Leicester City Hockey Club are one of England's leading ladies clubs. Their Ladies side has won the England Hockey League on six occasions, the most recent success coming in 2012. They have also won the Women's national Cup four times and have seen a number of players selected for International representation, notably 2016 Olympic gold medalist Crista Cullen. They are based at Leicester Grammar School in Great Glen.

Leicester Rowing Club is a rowing and sculling club based in the centre of the city on the River Soar. Formed in 1882 they represent Leicester in Regatta and Head Races around Great Britain and Worldwide. The club insignia is based on the mythical Wyvern and rowers compete in the club's colours of black and white.

Leicester also has many badminton clubs in the city; most notably Leicester University, Loughborough Students, Regal Arts and Birstall.

The city also hosted British and World track cycling and Road Racing championships at its Saffron Lane velodrome and Mallory Park racing circuit in August 1970. The cycle track was improved specially for the event which was televised all over the world. Another first meant that sponsors were allowed to buy sections of the track to utilise for advertising purposes. This was also the first time that a public road – the A46 – was closed in the UK to allow the Road Race to take place. However, this was the second world championships to be hosted by the city. Leicester is also the home of Leicestershire Road Club, the oldest cycling club in the county. Notable riders from Leicester include Individual Pursuit World Champion Colin Sturgess, double World Junior Road Race Champion Lucy Garner, Commonwealth Games silver medallist George Atkins, and Daniel McLay, who in 2016 became the first rider from Leicestershire to compete in the Tour de France.

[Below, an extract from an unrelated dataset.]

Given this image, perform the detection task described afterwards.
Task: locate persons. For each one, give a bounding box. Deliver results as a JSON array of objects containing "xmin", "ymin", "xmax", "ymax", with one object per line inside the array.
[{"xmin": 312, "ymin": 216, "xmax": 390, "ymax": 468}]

In 1989 and 2009, the city hosted the British Special Olympics. This was the adopted charity for the Lord Mayor of Leicester 2008–2009, Councillor Manjula Sood.

Until its demolition in 1999, Granby Halls was a popular live music, exhibition and sports arena in the city. It was also notable as the long serving home of professional basketball team, the Leicester Riders, from 1980 until 1999.

The Dolly Rockit Rollers roller derby league are based in Leicester. They were ranked amongst the top eight UKRDA members for 2011, and played at the Association's 2012 championship tournament as a result.

The city is also home to one of the largest Korfball clubs in the country.  Leicester City Korfball Club is based out of Regent College and DMU Korfball Club based at the university.

Leicester Blue Sox is a baseball club based in the city, they play their home games at Western Park. They currently compete in the BBF single-A central division.

Leicester was also the '2008 European City of Sport'.